Sure, it's easy to love the Fed when the economy keeps humming along with both low inflation and low unemployment. But Clinton has had a hand in bringing about that pleasant outcome by making a series of appointments that have created one of the strongest Fed boards in recent years. The Clinton forces on the Fed--all intellectual heavyweights--have had a subtle but significant influence on Chairman Alan Greenspan: They're neo-Keynesians who, at a minimum, have given the Fed chief the support he has needed to fend off calls for higher interest rates in the face of tight labor markets. At most, the Clintonites may have influenced his thinking about how the New Economy operates. Indeed, Greenspan signaled Congress on Jan. 21 that he intends to continue standing pat for now. He noted that although wage pressures still lurk, he sees few "inflationary tensions."
While some past boards have been packed with obscure appointees, Clinton has recruited some leading lights of economics--most notably, Vice-Chair Alice M. Rivlin and her predecessor, Alan S. Blinder. Governor Janet L. Yellen--a former University of California at Berkeley economist--doesn't have as high a profile, but her research into labor markets is regarded as seminal. Before joining the Fed, Governor Laurence H. Meyer was considered one of the best private forecasters.
None of these choices is considered a traditional liberal who believes higher inflation is a fair trade-off for stronger growth. "The President isn't naming ideologues who just want to let the economy zip along," says a Clintonite. For that, Clinton might thank the GOP-controlled Senate, which has discouraged him from nominating such liberals as Wall Street financier Felix Rohatyn, who pulled out when fierce GOP opposition surfaced.
Clinton's challenge now is to appoint more Fed governors who are as qualified as his first picks. He created one vacancy by nominating Yellen to chair the White House Council of Economic Advisers. The Jan. 9 resignation of Bush appointee Lawrence B. Lindsey creates a second. Moreover, Governor Susan M. Phillips' term expires next January, and the lone Reagan holdout, Edward W. Kelley Jr., is ending his 10th year on the board, prompting Fed watchers to note that Clinton might have the rare chance to appoint all seven board members--a feat matched only by Reagan.

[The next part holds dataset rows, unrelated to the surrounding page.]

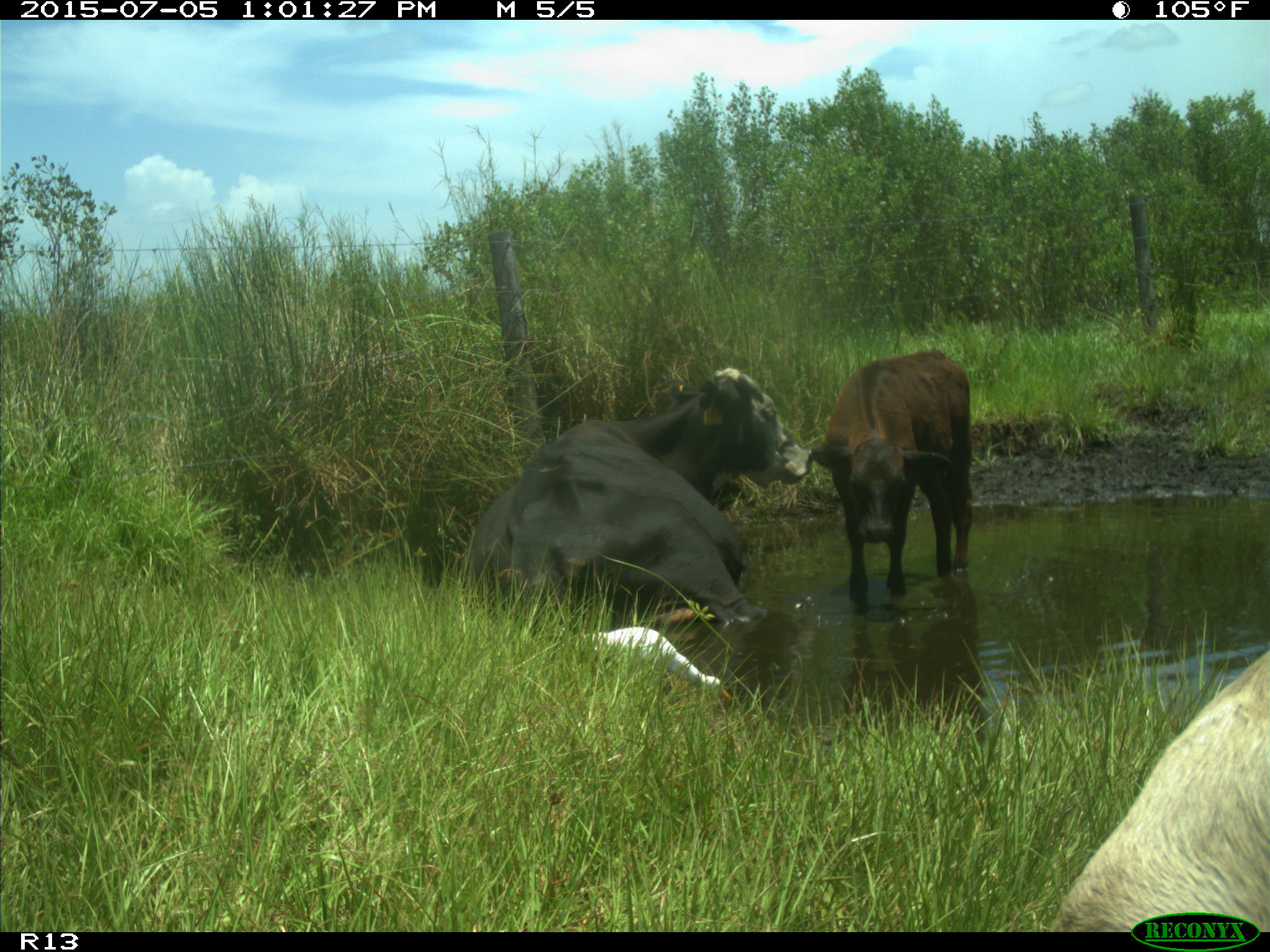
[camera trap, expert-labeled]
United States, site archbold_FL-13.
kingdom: Animalia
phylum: Chordata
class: Mammalia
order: Artiodactyla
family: Bovidae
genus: Bos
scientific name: Bos taurus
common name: domestic cow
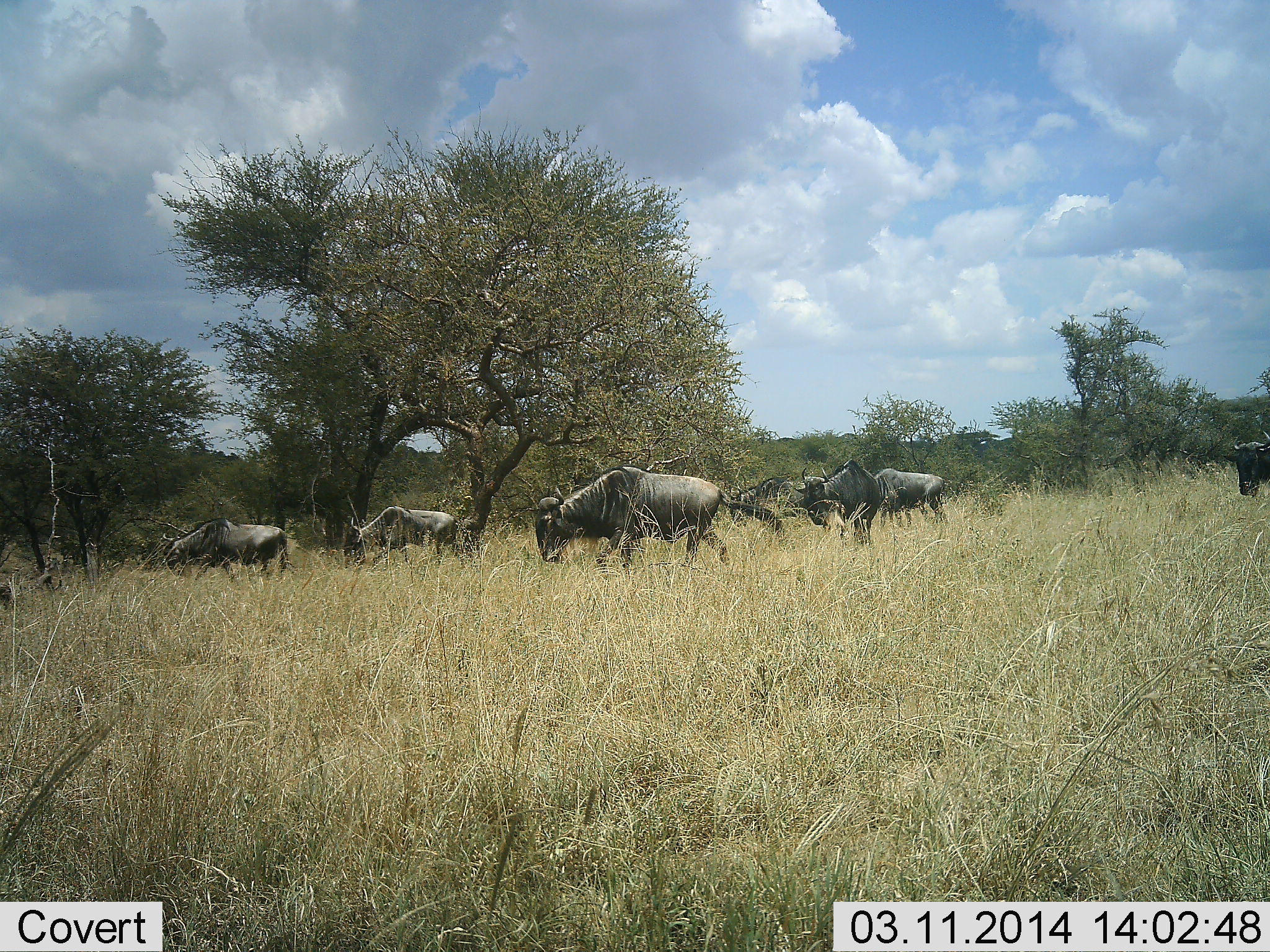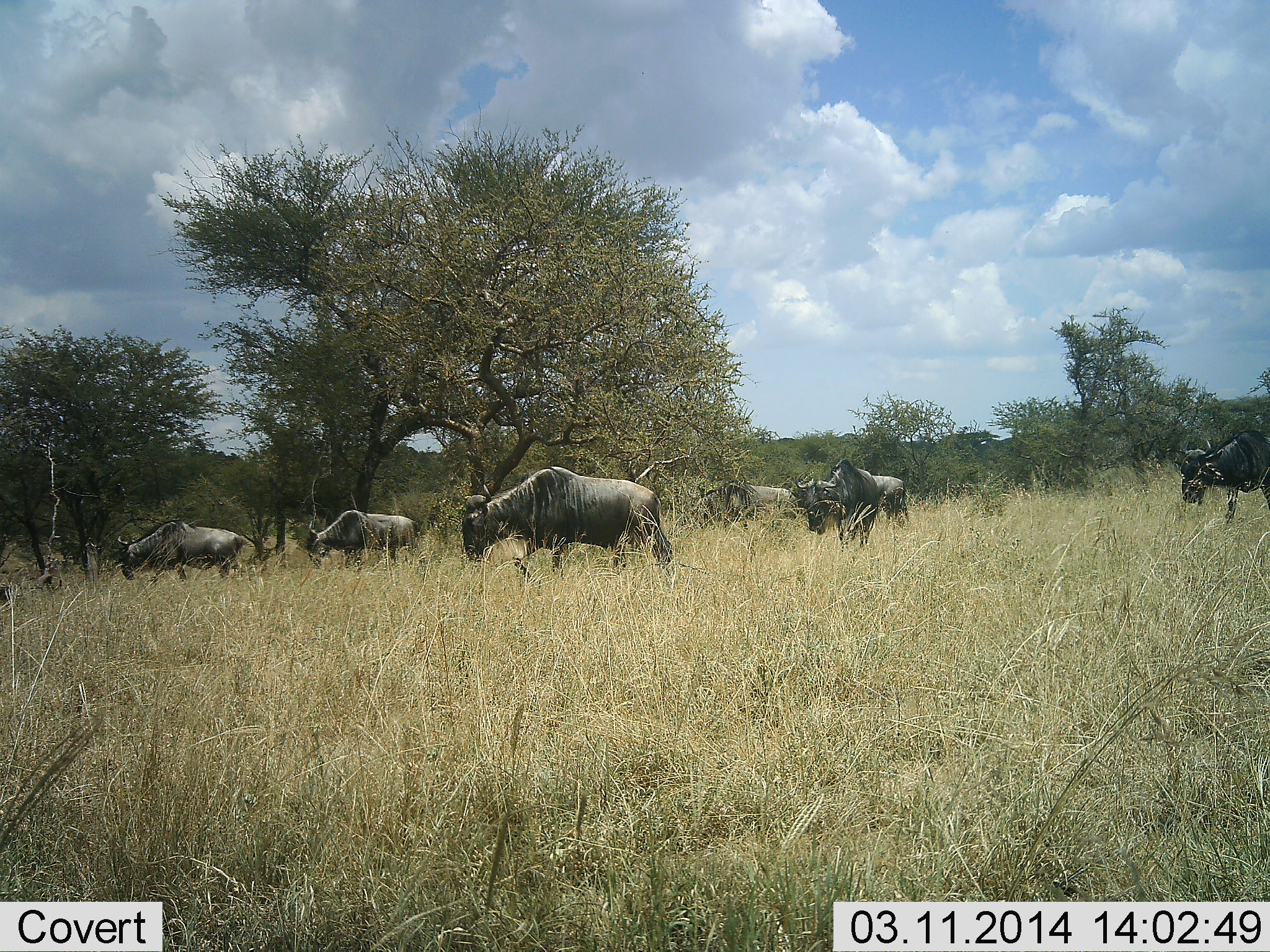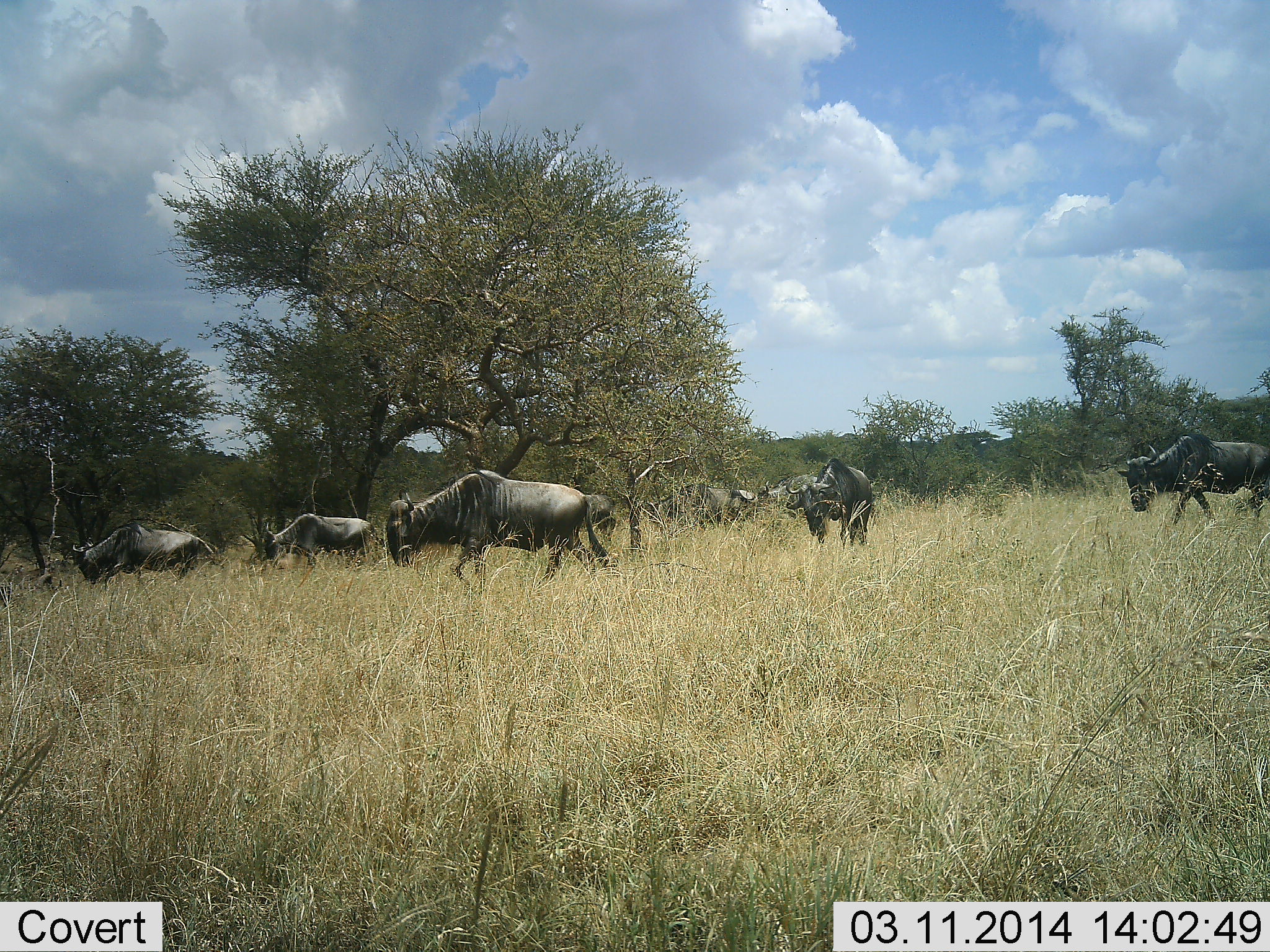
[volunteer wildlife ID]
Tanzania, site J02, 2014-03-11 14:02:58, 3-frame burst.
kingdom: Animalia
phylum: Chordata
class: Mammalia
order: Artiodactyla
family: Bovidae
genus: Connochaetes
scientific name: Connochaetes taurinus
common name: blue wildebeest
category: wildebeest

While Greenspan still holds sway over the course of Fed policy, the board's composition has an impact on his thinking. When Reagan-Bush governors dominated, Greenspan launched a preemptive strike against inflation, raising rates before there were clear signs of climbing prices. Now, the Clinton faction has helped warm the Fed chief to the notion that the economy is operating differently, if just for this business cycle.
PERSUASIVE. Its mantra: Corporate America's heavy investment in computers and technology has pushed productivity far above its measured rate, allowing the economy to grow faster without igniting inflation. The Clintonites also contended that downsizing and global competition have kept a lid on wages. Greenspan found the argument so persuasive that he fended off a push by Fed regional bank presidents last summer for a rate hike. In hindsight, Greenspan's call looks shrewd.
The Clintonites' biggest contribution to Fed policy may be their push for "opportunistic disinflation," an idea championed by Blinder that now appears to be the Fed's modus operandi. The theory holds that the Fed should make the most progress against inflation during recessions--and be content to contain inflation during expansions. "The concept was Blinder's legacy," says David M. Jones, chief economist for Aubrey G. Lanston & Co.
As he fills the new Fed vacancies, Clinton should resist the temptation to use his rising public-approval ratings to try to get easy-money ideologues or political cronies past GOP lawmakers. Sticking with thoughtful moderates is the best way to keep the economy healthy and his relationship with the Fed a happy affair.